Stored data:

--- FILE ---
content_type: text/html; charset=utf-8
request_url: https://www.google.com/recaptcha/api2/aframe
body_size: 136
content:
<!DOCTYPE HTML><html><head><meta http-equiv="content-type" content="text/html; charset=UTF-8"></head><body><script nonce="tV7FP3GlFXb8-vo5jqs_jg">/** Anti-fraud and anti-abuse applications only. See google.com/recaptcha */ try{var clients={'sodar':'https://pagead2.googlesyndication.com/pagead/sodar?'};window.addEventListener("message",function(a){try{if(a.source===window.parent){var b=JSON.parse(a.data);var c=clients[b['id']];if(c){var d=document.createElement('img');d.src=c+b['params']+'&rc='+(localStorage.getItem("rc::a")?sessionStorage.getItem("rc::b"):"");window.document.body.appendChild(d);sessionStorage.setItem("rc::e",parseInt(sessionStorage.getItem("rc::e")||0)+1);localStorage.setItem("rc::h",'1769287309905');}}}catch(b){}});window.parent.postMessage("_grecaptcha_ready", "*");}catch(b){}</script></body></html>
* * *
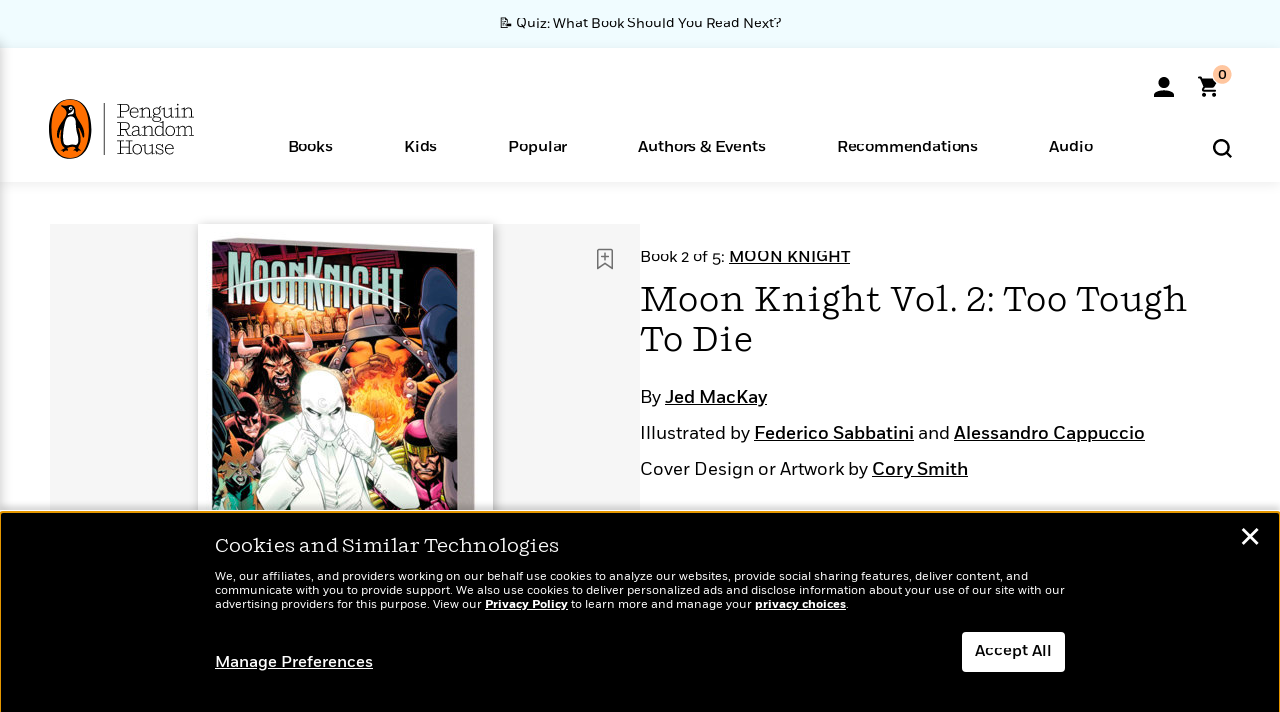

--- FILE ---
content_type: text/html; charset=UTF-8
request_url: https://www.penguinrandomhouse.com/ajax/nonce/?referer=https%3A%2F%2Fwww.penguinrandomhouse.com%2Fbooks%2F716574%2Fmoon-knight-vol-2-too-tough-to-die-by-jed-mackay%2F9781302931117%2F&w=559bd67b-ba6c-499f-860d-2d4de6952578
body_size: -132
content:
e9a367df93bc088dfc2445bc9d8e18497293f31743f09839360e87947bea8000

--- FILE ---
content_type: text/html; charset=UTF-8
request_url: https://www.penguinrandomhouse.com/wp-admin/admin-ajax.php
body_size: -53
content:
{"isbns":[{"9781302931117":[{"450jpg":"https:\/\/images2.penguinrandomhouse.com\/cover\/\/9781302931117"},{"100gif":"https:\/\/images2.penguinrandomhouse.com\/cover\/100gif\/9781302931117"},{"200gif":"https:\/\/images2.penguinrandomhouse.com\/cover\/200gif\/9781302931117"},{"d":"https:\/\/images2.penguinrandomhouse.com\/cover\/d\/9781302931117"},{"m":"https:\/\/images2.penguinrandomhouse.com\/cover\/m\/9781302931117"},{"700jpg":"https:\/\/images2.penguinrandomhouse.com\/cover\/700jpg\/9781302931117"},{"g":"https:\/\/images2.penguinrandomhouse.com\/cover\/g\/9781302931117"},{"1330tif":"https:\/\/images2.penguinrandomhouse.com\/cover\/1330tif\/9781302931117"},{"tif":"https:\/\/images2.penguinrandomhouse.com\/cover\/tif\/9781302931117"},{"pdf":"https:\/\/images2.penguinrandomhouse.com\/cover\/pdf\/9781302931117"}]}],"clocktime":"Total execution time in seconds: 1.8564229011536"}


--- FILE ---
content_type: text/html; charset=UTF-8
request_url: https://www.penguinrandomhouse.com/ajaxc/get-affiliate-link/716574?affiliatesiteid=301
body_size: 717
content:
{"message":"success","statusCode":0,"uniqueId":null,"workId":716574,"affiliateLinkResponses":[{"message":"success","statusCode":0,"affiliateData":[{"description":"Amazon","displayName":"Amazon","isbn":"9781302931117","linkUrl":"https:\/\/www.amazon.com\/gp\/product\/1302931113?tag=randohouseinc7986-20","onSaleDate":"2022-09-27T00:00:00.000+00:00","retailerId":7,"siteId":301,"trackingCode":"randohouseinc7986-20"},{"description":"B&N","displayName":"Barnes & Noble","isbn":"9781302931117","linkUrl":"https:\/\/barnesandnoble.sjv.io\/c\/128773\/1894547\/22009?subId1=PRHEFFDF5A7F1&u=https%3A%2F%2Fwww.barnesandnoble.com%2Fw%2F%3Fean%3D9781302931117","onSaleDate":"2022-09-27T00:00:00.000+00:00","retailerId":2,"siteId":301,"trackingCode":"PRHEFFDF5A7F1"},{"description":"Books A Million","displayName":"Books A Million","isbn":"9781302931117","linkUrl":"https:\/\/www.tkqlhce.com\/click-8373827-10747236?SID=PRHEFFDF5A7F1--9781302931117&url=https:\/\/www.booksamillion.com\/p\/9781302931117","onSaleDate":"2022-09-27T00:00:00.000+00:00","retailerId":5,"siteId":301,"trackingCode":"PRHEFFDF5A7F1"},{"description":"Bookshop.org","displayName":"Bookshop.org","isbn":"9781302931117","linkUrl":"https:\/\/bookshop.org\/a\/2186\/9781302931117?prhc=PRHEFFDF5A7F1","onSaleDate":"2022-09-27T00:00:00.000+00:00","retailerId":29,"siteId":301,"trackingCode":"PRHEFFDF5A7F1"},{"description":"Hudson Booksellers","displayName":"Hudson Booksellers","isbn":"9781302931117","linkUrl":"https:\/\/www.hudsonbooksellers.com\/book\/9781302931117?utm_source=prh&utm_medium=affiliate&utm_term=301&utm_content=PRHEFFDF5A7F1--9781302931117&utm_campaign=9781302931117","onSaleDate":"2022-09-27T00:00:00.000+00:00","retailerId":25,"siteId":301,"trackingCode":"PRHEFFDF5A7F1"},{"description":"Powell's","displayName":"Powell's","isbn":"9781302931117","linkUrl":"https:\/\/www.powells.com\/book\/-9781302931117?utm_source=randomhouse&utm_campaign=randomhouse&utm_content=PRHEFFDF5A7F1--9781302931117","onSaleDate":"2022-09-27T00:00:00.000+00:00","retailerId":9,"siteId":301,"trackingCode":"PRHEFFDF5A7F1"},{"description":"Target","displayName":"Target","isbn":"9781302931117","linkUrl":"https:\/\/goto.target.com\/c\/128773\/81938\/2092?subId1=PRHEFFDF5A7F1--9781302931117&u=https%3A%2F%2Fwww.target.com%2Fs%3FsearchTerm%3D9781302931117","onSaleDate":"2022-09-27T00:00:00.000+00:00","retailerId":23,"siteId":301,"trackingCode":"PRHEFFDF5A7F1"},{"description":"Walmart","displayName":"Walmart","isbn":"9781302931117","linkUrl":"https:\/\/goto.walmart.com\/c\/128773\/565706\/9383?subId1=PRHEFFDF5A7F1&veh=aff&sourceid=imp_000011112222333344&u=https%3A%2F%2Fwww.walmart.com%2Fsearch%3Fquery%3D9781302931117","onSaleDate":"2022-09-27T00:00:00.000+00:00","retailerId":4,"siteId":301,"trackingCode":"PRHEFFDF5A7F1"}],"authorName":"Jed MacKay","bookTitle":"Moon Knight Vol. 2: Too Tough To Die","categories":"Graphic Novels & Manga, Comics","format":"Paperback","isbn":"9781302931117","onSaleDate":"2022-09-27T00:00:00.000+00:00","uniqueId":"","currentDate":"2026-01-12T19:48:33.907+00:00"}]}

PROBLEM TO WORK ON: Only the lines above that include the word "nonce" belong in the answer; copy each one.

THE COMPLETED TASK:
<!DOCTYPE HTML><html><head><meta http-equiv="content-type" content="text/html; charset=UTF-8"></head><body><script nonce="tV7FP3GlFXb8-vo5jqs_jg">/** Anti-fraud and anti-abuse applications only. See google.com/recaptcha */ try{var clients={'sodar':'https://pagead2.googlesyndication.com/pagead/sodar?'};window.addEventListener("message",function(a){try{if(a.source===window.parent){var b=JSON.parse(a.data);var c=clients[b['id']];if(c){var d=document.createElement('img');d.src=c+b['params']+'&rc='+(localStorage.getItem("rc::a")?sessionStorage.getItem("rc::b"):"");window.document.body.appendChild(d);sessionStorage.setItem("rc::e",parseInt(sessionStorage.getItem("rc::e")||0)+1);localStorage.setItem("rc::h",'1769287309905');}}}catch(b){}});window.parent.postMessage("_grecaptcha_ready", "*");}catch(b){}</script></body></html>
request_url: https://www.penguinrandomhouse.com/ajax/nonce/?referer=https%3A%2F%2Fwww.penguinrandomhouse.com%2Fbooks%2F716574%2Fmoon-knight-vol-2-too-tough-to-die-by-jed-mackay%2F9781302931117%2F&w=559bd67b-ba6c-499f-860d-2d4de6952578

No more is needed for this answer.